Only the lines below starting at the one that contains "order: Apterygiformes" and ending at the one that contains "Moving vote fraction: 0%." are to be reproduced, exactly and with both ends kept.

[Opening DATA SUPPLIED section]

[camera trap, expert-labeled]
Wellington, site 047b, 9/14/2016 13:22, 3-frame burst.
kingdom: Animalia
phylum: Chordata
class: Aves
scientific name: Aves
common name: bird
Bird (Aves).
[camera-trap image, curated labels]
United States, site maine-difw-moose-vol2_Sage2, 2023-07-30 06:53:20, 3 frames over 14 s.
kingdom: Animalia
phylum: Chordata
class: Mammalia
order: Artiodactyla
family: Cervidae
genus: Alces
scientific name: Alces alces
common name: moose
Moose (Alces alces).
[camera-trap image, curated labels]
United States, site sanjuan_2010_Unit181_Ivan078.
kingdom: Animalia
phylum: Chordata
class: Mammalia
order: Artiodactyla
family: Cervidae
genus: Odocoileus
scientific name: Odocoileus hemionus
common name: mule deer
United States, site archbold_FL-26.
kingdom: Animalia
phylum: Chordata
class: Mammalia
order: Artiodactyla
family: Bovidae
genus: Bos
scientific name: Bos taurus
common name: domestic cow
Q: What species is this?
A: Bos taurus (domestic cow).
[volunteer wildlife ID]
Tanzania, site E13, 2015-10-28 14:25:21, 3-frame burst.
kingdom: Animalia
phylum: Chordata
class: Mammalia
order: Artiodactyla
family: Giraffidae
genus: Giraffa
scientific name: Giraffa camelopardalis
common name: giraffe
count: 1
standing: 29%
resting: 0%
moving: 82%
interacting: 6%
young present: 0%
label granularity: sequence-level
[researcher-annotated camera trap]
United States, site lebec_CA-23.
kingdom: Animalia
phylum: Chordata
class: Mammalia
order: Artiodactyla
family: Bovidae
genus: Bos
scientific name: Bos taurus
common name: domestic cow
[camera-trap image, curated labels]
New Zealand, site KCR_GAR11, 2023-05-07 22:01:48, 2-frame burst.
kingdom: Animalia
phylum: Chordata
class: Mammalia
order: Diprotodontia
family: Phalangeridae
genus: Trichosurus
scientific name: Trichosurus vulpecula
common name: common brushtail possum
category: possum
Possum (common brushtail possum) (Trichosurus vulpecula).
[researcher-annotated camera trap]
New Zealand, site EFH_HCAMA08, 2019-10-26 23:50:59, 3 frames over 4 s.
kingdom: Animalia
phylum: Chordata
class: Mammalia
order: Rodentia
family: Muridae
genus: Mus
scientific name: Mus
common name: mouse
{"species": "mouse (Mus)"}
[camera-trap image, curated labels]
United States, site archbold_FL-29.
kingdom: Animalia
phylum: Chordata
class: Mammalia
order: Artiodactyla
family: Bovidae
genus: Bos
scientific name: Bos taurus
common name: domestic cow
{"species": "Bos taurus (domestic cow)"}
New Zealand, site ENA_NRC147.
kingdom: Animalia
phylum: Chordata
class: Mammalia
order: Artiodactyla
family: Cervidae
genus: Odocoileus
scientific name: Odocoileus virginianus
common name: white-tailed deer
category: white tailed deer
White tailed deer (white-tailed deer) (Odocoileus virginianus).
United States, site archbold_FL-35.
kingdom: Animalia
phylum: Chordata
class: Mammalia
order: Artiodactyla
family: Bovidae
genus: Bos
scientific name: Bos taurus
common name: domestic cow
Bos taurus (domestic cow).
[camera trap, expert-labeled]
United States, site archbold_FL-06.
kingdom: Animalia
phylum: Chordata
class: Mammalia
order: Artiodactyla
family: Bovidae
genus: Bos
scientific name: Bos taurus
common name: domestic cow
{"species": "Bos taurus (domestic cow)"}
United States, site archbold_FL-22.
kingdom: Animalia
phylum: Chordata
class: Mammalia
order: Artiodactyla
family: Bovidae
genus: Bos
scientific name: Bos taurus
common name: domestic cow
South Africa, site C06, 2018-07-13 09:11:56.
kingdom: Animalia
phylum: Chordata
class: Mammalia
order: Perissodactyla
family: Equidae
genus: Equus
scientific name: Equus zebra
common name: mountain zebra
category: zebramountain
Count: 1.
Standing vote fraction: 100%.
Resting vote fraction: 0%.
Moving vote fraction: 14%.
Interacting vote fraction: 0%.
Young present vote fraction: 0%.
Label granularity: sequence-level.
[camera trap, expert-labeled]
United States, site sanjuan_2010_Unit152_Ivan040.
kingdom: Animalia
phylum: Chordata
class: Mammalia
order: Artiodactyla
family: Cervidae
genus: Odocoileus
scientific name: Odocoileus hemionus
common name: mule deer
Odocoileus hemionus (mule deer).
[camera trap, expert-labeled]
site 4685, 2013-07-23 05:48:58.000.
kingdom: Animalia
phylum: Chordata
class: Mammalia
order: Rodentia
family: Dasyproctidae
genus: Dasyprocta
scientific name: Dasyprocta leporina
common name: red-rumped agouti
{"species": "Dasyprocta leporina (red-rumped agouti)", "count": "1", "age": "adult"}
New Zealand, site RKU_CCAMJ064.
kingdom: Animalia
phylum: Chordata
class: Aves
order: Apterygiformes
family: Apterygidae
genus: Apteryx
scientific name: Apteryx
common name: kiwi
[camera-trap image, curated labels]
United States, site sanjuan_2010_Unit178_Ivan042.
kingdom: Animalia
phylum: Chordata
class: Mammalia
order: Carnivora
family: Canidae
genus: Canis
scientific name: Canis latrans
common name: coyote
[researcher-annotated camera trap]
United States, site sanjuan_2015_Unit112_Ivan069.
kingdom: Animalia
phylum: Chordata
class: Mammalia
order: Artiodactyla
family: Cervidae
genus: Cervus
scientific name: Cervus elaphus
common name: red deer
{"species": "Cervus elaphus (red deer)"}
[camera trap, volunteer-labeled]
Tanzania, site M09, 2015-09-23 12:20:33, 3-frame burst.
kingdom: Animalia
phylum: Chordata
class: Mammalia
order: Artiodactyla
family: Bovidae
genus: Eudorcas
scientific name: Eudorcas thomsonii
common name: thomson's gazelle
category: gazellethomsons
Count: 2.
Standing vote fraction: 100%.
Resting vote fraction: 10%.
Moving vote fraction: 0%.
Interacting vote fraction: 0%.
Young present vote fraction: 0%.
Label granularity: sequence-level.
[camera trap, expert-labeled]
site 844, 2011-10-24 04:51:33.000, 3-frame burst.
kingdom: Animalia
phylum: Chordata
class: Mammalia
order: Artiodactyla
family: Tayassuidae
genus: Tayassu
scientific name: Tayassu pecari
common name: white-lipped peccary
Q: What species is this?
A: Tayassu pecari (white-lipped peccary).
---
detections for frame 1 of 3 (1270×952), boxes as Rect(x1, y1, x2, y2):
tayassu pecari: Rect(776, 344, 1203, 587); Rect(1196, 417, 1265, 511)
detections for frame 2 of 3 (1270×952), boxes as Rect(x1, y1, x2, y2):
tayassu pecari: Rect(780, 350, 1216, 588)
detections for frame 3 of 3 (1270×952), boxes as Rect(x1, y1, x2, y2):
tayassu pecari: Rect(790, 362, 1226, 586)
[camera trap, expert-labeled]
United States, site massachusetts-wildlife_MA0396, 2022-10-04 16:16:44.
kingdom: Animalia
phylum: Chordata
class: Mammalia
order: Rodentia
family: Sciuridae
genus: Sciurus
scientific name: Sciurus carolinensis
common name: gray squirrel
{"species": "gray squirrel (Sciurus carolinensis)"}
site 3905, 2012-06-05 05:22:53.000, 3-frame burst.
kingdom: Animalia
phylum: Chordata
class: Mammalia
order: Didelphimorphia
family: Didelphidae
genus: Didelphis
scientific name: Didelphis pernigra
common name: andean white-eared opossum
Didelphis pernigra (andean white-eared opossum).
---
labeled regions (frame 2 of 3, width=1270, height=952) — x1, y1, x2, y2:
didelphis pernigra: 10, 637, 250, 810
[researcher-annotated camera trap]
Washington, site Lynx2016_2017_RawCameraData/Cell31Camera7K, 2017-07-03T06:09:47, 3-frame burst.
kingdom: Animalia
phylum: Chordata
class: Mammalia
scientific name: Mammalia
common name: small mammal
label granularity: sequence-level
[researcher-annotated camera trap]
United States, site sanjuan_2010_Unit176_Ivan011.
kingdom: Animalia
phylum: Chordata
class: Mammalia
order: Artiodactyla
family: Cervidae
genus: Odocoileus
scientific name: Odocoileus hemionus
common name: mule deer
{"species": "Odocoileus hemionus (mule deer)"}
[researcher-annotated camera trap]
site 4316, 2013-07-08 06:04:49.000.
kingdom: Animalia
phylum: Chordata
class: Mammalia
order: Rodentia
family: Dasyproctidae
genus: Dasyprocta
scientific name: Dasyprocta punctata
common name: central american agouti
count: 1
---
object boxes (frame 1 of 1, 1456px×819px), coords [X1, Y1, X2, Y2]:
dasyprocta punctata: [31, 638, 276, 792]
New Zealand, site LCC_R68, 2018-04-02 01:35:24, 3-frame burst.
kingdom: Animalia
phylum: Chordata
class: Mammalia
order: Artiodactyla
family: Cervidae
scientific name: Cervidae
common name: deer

[Closing DATA SUPPLIED section]

WORKED SOLUTION:
order: Apterygiformes
family: Apterygidae
genus: Apteryx
scientific name: Apteryx
common name: kiwi
[camera-trap image, curated labels]
United States, site sanjuan_2010_Unit178_Ivan042.
kingdom: Animalia
phylum: Chordata
class: Mammalia
order: Carnivora
family: Canidae
genus: Canis
scientific name: Canis latrans
common name: coyote
[researcher-annotated camera trap]
United States, site sanjuan_2015_Unit112_Ivan069.
kingdom: Animalia
phylum: Chordata
class: Mammalia
order: Artiodactyla
family: Cervidae
genus: Cervus
scientific name: Cervus elaphus
common name: red deer
{"species": "Cervus elaphus (red deer)"}
[camera trap, volunteer-labeled]
Tanzania, site M09, 2015-09-23 12:20:33, 3-frame burst.
kingdom: Animalia
phylum: Chordata
class: Mammalia
order: Artiodactyla
family: Bovidae
genus: Eudorcas
scientific name: Eudorcas thomsonii
common name: thomson's gazelle
category: gazellethomsons
Count: 2.
Standing vote fraction: 100%.
Resting vote fraction: 10%.
Moving vote fraction: 0%.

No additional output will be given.